__Exercise task__
Reproduce verbatim the rows starting at the line that contains "Is snow covered" and ending at the last line of the rows, both included.

Questions about scenes in images
══════
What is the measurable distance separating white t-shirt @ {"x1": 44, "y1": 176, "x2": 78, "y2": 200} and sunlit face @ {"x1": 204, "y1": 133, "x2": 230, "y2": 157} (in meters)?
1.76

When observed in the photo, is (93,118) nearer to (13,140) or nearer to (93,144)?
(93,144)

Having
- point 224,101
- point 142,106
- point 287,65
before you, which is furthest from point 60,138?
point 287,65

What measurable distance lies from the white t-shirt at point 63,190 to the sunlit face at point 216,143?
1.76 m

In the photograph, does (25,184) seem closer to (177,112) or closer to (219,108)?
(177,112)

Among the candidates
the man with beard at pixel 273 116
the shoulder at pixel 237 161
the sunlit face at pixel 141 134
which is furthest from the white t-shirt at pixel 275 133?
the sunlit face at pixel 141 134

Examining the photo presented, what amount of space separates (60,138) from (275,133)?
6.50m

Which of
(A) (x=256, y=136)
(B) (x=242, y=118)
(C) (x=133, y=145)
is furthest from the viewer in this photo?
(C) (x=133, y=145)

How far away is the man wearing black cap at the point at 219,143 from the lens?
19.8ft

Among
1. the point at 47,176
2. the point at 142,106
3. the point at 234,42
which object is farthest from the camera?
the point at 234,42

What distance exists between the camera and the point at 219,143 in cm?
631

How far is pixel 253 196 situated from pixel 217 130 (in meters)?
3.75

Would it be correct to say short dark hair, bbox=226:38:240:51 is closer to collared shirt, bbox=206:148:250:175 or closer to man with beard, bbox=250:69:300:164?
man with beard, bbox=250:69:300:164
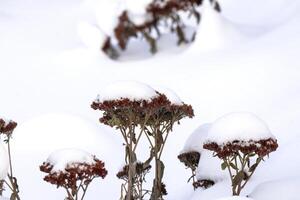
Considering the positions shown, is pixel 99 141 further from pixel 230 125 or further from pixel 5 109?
pixel 230 125

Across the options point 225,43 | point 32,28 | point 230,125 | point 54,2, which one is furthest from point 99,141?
point 54,2

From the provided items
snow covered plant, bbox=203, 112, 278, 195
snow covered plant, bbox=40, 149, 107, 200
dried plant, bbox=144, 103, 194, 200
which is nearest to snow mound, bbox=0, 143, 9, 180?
snow covered plant, bbox=40, 149, 107, 200

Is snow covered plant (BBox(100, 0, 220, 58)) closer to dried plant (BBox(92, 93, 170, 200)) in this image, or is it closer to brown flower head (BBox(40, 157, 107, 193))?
dried plant (BBox(92, 93, 170, 200))

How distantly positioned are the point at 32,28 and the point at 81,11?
3210mm

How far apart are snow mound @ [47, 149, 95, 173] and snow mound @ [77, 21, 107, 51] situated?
33.4 feet

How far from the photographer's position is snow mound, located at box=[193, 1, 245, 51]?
══════
__Exercise solution__
Is snow covered plant (BBox(100, 0, 220, 58)) closer to dried plant (BBox(92, 93, 170, 200)) in this image, or is it closer to brown flower head (BBox(40, 157, 107, 193))?
dried plant (BBox(92, 93, 170, 200))

How distantly positioned are the point at 32,28 and the point at 81,11?
3210mm

How far apart are snow mound @ [47, 149, 95, 173] and snow mound @ [77, 21, 107, 51] situated?
33.4 feet

How far from the photographer's position is snow mound, located at box=[193, 1, 245, 51]?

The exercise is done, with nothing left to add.